■ DIRECTIONS ■
Return each line of the data below that contains the string "this", treating uppercase and lowercase as distinct.

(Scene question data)
++++++++

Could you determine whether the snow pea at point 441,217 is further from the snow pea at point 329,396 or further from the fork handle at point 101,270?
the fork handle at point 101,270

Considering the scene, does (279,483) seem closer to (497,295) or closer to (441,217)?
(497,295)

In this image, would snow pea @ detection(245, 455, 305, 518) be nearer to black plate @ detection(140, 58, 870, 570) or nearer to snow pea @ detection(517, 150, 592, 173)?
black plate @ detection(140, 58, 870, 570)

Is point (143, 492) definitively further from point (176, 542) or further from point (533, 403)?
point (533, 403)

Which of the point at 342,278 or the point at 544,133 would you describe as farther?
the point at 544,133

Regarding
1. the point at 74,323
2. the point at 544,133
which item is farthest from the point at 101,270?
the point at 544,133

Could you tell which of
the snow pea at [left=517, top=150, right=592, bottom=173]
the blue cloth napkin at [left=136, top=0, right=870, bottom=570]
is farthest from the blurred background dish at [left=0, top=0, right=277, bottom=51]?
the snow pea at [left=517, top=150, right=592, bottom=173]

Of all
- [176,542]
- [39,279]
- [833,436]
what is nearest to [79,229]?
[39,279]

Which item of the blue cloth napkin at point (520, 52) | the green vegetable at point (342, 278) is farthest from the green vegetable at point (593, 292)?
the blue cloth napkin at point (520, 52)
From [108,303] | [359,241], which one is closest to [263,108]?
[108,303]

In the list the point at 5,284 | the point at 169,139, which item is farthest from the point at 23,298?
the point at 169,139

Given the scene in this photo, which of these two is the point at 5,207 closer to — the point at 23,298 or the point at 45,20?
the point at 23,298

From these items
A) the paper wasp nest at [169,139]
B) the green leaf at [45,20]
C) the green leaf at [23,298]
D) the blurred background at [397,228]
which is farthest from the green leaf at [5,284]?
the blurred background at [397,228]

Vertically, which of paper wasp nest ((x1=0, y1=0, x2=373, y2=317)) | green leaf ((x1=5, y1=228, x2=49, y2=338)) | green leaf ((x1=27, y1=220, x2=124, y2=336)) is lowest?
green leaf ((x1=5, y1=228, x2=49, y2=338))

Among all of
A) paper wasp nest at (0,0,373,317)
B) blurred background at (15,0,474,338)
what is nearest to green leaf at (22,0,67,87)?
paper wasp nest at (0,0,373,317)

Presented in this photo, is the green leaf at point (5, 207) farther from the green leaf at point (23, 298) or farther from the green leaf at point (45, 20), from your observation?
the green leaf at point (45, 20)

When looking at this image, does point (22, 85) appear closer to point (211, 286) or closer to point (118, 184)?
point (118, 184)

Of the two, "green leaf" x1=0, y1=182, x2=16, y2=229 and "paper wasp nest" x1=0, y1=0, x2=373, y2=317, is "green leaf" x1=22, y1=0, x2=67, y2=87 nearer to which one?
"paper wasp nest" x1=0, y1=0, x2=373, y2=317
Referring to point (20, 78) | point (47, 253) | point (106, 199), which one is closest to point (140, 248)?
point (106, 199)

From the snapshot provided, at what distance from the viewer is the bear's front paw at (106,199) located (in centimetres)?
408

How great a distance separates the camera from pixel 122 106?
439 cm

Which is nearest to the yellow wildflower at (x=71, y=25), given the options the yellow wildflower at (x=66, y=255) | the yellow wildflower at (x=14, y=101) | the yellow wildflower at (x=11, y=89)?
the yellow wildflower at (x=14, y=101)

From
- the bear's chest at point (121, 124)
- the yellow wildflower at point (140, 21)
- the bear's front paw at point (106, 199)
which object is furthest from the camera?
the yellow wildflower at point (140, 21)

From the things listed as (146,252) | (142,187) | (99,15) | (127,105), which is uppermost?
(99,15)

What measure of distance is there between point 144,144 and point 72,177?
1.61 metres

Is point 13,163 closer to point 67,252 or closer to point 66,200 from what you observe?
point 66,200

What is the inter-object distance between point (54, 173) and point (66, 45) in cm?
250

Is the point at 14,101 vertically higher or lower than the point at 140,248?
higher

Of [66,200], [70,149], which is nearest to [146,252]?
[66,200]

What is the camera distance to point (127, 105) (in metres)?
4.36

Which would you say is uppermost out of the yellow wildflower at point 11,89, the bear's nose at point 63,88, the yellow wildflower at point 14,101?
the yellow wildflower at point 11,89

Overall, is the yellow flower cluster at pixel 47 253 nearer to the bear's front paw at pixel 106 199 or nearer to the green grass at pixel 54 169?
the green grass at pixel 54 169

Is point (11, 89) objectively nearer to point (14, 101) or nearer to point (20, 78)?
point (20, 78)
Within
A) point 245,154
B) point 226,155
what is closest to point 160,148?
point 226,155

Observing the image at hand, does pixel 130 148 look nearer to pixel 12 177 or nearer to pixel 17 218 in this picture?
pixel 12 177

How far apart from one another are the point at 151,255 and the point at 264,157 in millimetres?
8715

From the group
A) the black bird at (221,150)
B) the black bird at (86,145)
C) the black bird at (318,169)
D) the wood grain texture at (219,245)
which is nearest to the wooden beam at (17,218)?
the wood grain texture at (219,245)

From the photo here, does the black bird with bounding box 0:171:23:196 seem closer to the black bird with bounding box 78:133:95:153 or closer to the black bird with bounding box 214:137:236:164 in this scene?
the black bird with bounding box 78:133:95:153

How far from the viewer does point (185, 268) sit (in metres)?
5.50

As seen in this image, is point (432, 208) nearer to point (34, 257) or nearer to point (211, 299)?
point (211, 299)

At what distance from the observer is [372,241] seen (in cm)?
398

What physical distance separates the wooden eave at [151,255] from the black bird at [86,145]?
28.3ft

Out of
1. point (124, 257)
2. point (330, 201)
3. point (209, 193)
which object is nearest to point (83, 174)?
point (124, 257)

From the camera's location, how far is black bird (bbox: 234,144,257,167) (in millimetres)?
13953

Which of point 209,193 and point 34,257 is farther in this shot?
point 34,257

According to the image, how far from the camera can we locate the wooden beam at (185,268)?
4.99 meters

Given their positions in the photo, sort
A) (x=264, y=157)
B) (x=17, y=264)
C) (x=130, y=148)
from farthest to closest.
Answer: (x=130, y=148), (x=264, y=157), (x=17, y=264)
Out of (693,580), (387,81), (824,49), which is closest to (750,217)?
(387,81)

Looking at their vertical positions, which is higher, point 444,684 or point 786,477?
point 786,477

++++++++

■ EXERCISE RESULT ■
In this image, would snow pea @ detection(245, 455, 305, 518) be nearer to black plate @ detection(140, 58, 870, 570) or nearer to snow pea @ detection(517, 150, 592, 173)?
Given the scene in this photo, which of these two is the point at 5,207 closer to — the point at 23,298 or the point at 45,20?
Presented in this photo, is the green leaf at point (5, 207) farther from the green leaf at point (23, 298) or farther from the green leaf at point (45, 20), from your observation?
When looking at this image, does point (22, 85) appear closer to point (211, 286) or closer to point (118, 184)?
Observing the image at hand, does pixel 130 148 look nearer to pixel 12 177 or nearer to pixel 17 218 in this picture?
From the photo here, does the black bird with bounding box 0:171:23:196 seem closer to the black bird with bounding box 78:133:95:153 or closer to the black bird with bounding box 214:137:236:164 in this scene?
As seen in this image, is point (432, 208) nearer to point (34, 257) or nearer to point (211, 299)?
Which of point 209,193 and point 34,257 is farther in this shot?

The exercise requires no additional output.